None of us can avoid being vulnerable, unless we get locked up in a high tower for our own protection.
How can we be sure a central idea is a true idea, and comes from one who never changes, one who can be utterly trusted with your life?
Certainly Christians would have an answer to that.
And it is a question I’ll leave open for you to comment on.
But of one thing I’m sure; this is a subject which interests me greatly; it appears in my novel “Mystical Circles“, in which I describe vulnerable people being drawn in by a charismatic leader; and it is an idea which resurfaces again in my new novel “A Passionate Spirit”.

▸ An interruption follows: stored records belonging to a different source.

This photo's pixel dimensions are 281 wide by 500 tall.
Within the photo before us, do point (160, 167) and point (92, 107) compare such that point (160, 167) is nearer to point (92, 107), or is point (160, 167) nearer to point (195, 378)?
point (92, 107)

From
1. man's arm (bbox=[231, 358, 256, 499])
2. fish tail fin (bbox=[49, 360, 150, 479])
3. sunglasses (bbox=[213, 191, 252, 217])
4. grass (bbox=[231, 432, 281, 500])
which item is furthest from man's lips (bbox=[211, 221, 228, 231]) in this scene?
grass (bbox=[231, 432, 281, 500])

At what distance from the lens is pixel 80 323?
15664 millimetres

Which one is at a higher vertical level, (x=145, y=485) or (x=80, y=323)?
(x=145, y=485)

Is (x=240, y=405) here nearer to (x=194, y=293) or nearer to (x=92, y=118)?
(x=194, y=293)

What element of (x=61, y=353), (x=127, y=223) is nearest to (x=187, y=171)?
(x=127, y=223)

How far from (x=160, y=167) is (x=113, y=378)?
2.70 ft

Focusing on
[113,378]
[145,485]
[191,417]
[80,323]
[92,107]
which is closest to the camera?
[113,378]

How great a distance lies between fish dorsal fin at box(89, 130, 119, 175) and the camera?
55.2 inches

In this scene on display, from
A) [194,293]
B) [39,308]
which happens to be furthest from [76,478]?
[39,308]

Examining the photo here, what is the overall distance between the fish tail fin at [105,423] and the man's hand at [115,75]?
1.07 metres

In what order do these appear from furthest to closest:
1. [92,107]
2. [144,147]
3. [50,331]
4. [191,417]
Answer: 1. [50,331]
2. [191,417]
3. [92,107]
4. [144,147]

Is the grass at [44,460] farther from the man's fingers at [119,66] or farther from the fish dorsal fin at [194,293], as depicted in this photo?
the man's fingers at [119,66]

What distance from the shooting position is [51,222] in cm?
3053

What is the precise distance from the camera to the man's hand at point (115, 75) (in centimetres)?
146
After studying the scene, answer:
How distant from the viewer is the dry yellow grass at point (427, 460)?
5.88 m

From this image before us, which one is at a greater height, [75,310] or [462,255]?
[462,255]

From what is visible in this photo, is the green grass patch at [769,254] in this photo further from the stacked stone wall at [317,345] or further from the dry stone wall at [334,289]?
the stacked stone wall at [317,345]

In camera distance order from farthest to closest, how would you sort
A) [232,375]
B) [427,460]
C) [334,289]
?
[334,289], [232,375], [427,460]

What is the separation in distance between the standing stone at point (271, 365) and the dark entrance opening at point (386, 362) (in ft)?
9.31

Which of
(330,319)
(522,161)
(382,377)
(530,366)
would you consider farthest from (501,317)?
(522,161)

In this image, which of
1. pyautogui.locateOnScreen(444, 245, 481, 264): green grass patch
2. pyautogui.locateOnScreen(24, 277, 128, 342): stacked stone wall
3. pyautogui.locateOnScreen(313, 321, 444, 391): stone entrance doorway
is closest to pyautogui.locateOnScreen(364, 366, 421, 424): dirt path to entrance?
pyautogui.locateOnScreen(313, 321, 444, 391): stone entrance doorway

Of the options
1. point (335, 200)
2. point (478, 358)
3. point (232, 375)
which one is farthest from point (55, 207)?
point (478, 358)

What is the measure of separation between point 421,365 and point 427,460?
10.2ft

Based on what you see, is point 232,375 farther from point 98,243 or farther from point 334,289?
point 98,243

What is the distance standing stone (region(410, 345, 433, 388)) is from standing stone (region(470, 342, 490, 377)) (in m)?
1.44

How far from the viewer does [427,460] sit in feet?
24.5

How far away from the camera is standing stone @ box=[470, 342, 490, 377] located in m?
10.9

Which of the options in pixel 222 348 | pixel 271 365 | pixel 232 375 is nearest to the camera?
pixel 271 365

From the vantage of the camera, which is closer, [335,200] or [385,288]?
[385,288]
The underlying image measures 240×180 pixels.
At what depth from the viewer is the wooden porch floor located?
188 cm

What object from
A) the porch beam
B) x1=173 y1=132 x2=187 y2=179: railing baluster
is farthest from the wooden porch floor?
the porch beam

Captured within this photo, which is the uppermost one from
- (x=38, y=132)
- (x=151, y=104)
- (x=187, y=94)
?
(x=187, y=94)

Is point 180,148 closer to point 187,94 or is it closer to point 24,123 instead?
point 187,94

We do act according to our central desire. And our unconscious desire always takes precedence over our conscious desire (as is the case for all main protagonists, according to Robert McKee in his book Story).
I used to think that the central idea of my life was to write popular novels. And the person who put it there was Enid Blyton. Not a person of great moral character. Biographies of Enid Blyton tell us that she was callous and cruel towards her family. But I don’t believe she herself inspired me. The instigating factor lay much deeper than that, embedded in the stories she wrote: children flying under the radar of the adult world, vulnerable people going off to grab life in both hands, which meant excitement, adventure, and often calling to account those very adults or authority figures.
That dream embedded itself in my unconscious. Perhaps that was what I wanted to achieve. Therein lay my central desire, much deeper than a mere desire to succeed in the eyes of the world.
Please consider leaving a comment. I’d love to hear your ideas and thoughts on this.
What is the central desire of your life? And who – or what – put it there?